Endearingly, there's still a bit of the starstruck girl in the way Du talks about the fashion designers she works with. They all have different personalities, she said, but are totally focused on what they do."Karl Lagerfeld is a really cool guy, he takes photos of you in the different clothes and has a great sense of what looks good. All the designers have one thing in common - attention to detail," she said.

For Du, the highlights of her career so far have included featuring on the cover of the first Vogue China, then French Vogue in October 2005.Most of her time these days is spent between New York and Paris but she tries to make it home every two months. When we meet, she's back in China because her passport ran out of pages. She's in Beijing en route for Shanghai, then it's Paris for Mango and Romania for Bergdorf Goodman.
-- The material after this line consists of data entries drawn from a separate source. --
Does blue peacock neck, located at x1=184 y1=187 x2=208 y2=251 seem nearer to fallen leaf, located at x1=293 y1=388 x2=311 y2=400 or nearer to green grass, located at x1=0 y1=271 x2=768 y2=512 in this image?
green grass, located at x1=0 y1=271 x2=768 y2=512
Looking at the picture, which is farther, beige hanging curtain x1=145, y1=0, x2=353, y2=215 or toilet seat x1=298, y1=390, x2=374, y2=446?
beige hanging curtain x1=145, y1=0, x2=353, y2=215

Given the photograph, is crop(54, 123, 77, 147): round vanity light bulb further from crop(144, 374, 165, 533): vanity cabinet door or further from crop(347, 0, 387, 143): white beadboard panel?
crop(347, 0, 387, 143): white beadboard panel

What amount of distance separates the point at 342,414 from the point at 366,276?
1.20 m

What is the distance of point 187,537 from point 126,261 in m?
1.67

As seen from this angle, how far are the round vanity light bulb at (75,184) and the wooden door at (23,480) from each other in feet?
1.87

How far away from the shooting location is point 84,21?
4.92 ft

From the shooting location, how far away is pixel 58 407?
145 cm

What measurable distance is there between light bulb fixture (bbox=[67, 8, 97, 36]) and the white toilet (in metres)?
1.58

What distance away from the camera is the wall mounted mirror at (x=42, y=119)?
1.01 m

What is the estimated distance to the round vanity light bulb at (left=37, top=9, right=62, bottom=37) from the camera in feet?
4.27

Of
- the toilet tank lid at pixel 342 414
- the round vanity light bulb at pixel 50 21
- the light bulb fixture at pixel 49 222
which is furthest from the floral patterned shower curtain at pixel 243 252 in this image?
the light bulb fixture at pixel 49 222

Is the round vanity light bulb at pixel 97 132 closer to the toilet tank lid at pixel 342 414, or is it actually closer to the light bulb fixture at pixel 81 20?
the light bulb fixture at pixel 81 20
Haute couture- the very top end of the fashion market - is described by some people as distilled fashion excellence. It's not much in evidence in Shanghai or Beijing yet but is clearly something that will be more in evidence in booming China.

Du Juan gets very excited as she recalls the 43 times she walked down the runways for her first international show season. But while it's wonderful to be so famous, it's no picnic. Indeed, picnics are out. "There are very high requirements for the couture shows," she said. "You need to be skinny, you don't dare to gain a single pound during the fitting. If you don't fit into the clothes, you miss your chance."

That's a difficult proposition for a Chinese woman. Like many Chinese people, food is something she really misses when abroad, especially her mother's soup (she says the soup is too thick in Europe and the US). "Compared to other models I guess I eat a lot. But I don't eat rice or noodles, and prefer vegetable dishes and fruit. As a dancer, you use up a lot of calories, so I have to watch what I eat. Health is the most important thing," she said.

When she's not working she likes to sleep, spend time with her parents and eat with them, family style. Her Mini iPod travels everywhere with her and a popular Chinese novel but she sees herself primarily as a homebody. Her own favourite designers are Prada and Chloe but when it comes to accessories she loves to wear necklaces and crystals made by her mother.

Her parents, though very much in the traditional Chinese mould, are very supportive - even her proud father keeps tabs on her exploits by visiting The fact that many of her friends are dancers means they are less jealous than they might have been.

As one of the first Chinese models to make it on the international catwalks, Du Juan is a pioneer and has found there is a lot of curiosity about Shanghai and Beijing in the West. "A lot of people thought I was Japanese. When I told them I was from China, they were very interested. The whole world wants to find out what China is like."